As will be explained, using a multiple direction scanning approach of this invention, word conversion more closely matches the way a word is actually parsed when spoken by a human being. That is, "rollerblading" would be parsed "roll" "er" "blad" "ing" by this invention, rather than "rol" "ler" "blad" "ing" as in the prior art. Thus, applicants have discovered that pronunciation rules are more likely to produce correct results when the rules are applied/matched on substrings that mimic the way a human splits the given text string (or lacking that, when the match has the largest possible length). Applicants accomplish this with a bidirectional scan which is much less likely to tear off part (i.e., parse in the middle) of a substring that could be used to perform a better match later.
In summary, prior art speech synthesis systems are inefficient due to large memory and processing requirements needed to consider every rule for each subject input text. These systems are also poor at deciphering the correct utterance and pronunciation of complex character strings/words due to their single pass, single direction scanning technique.
The present invention addresses the foregoing problems. In particular, the present invention provides a method and apparatus for more accurately generating phonemic data from input text. Instead of using a single rule set, the invention uses multiple rule sets, each tailored for addressing/processing a specific portion of a text string (e.g., word). Substrings are selected from various locations in the input text and are compared with the rules in the rule set corresponding to that location of the text. In the preferred embodiment, the multiple rule sets include a prefix rule set for processing beginning portions of input text, a suffix rule set for processing ending portions of input text and an infix rule set for processing intermediate portions of input text. By using multiple rule sets based on the location of text substrings, the present invention more accurately translates input text to its corresponding phoneme string/sequence.
Furthermore, substrings from the input text are scanned in more than one direction. In the preferred embodiment scanning is from left to right at the beginning portion of the input text and right to left at the ending portion of the input text. Both directions are used for scanning/processing intermediate portions of the input text. This bidirectional approach allows more possible combinations of characters from the input text to be matched with rules tailored for letter groups of specific word locations.
In accordance with another aspect of the present invention, the rules in a given rule set are arranged in order of length of text to which each rule applies. That is, the rule applying to the largest length of text is placed first in the rule set. The rule applying to the smallest length of text is placed last in the rule set, and so forth for rules applying to intermediary lengths of text. Where multiple rules apply to a same length of text, those rules are arranged in alphabetical order, as well as by length, of the text to which they apply. This ordering of rules within each rule set enables the present invention to apply only rules of appropriate subject length and thus more efficiently apply the rules to the input text. As a result, the present invention minimizes processing time.
Accordingly, the invention greatly improves the speed, accuracy and ability to convert complex words to phonemic data, and thus to speech.

▶ **Dataset section**:
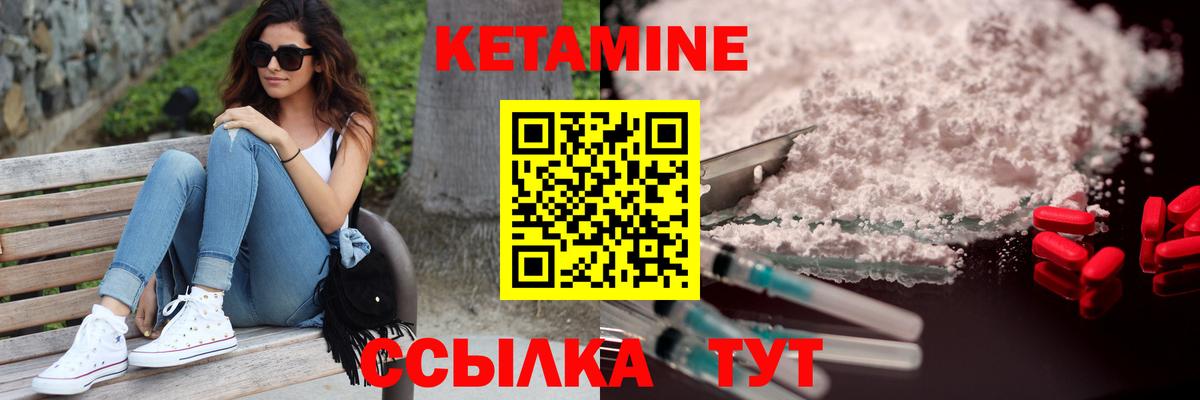 Кетамин ketamine  Александров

▶ **About this task**:
Reproduce verbatim the passage of the speech synthesis excerpt starting with "As will be explained, using" and going on through "better match later.".

▶ **Response to this exercise**:
As will be explained, using a multiple direction scanning approach of this invention, word conversion more closely matches the way a word is actually parsed when spoken by a human being. That is, "rollerblading" would be parsed "roll" "er" "blad" "ing" by this invention, rather than "rol" "ler" "blad" "ing" as in the prior art. Thus, applicants have discovered that pronunciation rules are more likely to produce correct results when the rules are applied/matched on substrings that mimic the way a human splits the given text string (or lacking that, when the match has the largest possible length). Applicants accomplish this with a bidirectional scan which is much less likely to tear off part (i.e., parse in the middle) of a substring that could be used to perform a better match later.